Data Analysis Using R and Hadoop

Authors

  • Amit Rajbanshi  Department of Computer Science and Engineering, Adesh College of Engineering & Technology, Chandigarh, Kharar, Punjab, India
  • Birendra Kumar Sah  Department of Computer Science and Engineering, Adesh College of Engineering & Technology, Chandigarh, Kharar, Punjab, India
  • C. K. Raina  Department of Computer Science and Engineering, Adesh College of Engineering & Technology, Chandigarh, Kharar, Punjab, India

Keywords:

R, Big Data, Hadoop, Rhipe, Rhadoop, Streaming

Abstract

Analyzing and managing huge information may be very hard exploitation classical means like electronic data service management systems or desktop package package packages for statistics and image.

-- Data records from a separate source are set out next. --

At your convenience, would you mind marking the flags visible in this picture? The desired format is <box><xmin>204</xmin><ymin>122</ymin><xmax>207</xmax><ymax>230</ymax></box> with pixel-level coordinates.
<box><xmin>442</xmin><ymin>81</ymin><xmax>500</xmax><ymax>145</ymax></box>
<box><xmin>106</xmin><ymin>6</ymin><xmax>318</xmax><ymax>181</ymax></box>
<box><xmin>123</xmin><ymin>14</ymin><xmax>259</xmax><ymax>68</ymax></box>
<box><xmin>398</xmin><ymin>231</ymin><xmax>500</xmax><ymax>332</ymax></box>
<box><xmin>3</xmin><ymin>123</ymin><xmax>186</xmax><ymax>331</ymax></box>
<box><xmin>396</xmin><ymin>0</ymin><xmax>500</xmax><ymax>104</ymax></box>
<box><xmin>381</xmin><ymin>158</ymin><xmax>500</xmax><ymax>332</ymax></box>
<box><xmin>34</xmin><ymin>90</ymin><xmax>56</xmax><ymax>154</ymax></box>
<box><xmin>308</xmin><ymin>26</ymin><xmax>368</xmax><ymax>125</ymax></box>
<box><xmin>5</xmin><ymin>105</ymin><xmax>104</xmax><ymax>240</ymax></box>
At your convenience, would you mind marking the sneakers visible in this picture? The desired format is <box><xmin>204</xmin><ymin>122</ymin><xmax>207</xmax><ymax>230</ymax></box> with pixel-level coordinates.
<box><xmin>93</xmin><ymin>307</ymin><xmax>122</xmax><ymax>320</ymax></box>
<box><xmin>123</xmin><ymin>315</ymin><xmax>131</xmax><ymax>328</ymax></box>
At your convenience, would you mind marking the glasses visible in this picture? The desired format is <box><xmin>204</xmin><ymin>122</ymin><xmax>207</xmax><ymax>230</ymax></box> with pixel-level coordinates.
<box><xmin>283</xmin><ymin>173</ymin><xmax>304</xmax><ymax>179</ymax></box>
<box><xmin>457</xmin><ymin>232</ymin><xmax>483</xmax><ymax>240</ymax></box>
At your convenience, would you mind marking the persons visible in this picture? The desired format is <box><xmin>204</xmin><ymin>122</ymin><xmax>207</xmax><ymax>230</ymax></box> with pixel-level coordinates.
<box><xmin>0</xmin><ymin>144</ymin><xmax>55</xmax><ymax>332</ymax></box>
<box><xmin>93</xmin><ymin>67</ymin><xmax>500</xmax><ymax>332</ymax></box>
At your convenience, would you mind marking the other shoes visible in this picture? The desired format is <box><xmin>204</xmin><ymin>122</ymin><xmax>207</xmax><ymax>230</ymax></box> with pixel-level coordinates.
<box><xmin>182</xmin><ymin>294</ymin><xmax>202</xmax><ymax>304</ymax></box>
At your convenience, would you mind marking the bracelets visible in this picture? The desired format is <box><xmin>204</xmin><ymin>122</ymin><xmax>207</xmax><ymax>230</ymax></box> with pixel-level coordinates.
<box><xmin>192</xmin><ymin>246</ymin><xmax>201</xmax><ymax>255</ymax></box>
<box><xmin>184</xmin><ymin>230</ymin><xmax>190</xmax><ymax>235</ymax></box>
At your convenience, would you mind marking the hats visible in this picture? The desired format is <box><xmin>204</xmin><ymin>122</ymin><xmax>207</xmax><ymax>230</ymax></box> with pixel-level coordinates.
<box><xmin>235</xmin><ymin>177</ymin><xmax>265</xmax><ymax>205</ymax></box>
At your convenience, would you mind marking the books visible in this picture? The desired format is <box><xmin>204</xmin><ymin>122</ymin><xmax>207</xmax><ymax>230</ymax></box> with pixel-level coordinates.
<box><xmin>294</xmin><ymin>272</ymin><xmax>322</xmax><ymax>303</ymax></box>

Instead, huge information desires huge clusters with an entire heap or even thousands of computing nodes. Official statistics is progressively} considering huge information for clarification new statistics as a results of huge information sources would possibly manufacture additional relevant and timely statistics than ancient sources. one of the package package tools successfully and wide unfold used for storage and method of huge information sets on clusters of artefact hardware is Hadoop. Hadoop framework contains libraries, a distributed file-system (HDFS), and a resource-management platform and implements a version of the MapReduce programming model for big scale process. throughout this paper we've got an inclination to analyze the possibilities of integration Hadoop with R that would be a stylish package package used for applied mathematics computing and information image. we've got an inclination to gift three ways in which of integration them: R with Streaming, Rhipe and RHadoop which we have a tendency to emphasize the advantages and downsides of each answer.

References

  1. Ahas, R., and Tiru, M., victimisation mobile positioning information for touristry statistics: Sampling and information management problems, NTTS - Conferences on New Techniques and Technologies for Statistics, Bruselles.
  2. Beyer, M., "Gartner Says determination 'Big Data' Challenge Involves over simply Managing Volumes of Data". Gartner, accessible at http://www.gartner.com/newsroom/id/1731916,  accessed on twenty fifth March 2014.
  3. Cleveland, William S., Guha, S., Computing atmosphere for the applied math analysis of huge and sophisticated information, degree treatise, Purdue University West Lafayette.
  4. Dean, J., and  Ghemawat, S., "MapReduce: Simplifi erectile dysfunction processing on giant Clusters", accessible at http://static.googleusercontent.com/media/research.google.com/ro//archive/mapreduce-osdi04.pdf, accessed on twenty fifth March 2014.
  5. High-Level cluster for the improvement of applied math Production and Services (HLG), (2013), What will "big data" mean for of fi cial statistics?, UNECE, accessible at http://www1.unece.org/stat/platform/pages/viewpage.action?pageId=77170614, accessed on twenty fifth March 2014.
  6. Holmes, A , Hadoop in follow, Manning Publications, New Jersey.
  7. Mayer-Schönberger, V. , and  Cukier, K , "Big Data: A Revolution That Transforms however we have a tendency to Work, Live, and Think", Houghton Mif American state in Harcourt.
  8. Prajapati, V , huge information analysis with R and Hadoop, PaktPublishing.
  9. R Core Team , associate Introduction to R, accessible at http://www.r-project.org/, accessed on twenty fifth March 2014.

Downloads

Published

2017-12-31

Issue

Section

Research Articles

How to Cite

[1]
Amit Rajbanshi, Birendra Kumar Sah, C. K. Raina, " Data Analysis Using R and Hadoop, IInternational Journal of Scientific Research in Computer Science, Engineering and Information Technology(IJSRCSEIT), ISSN : 2456-3307, Volume 2, Issue 6, pp.1093-1097, November-December-2017.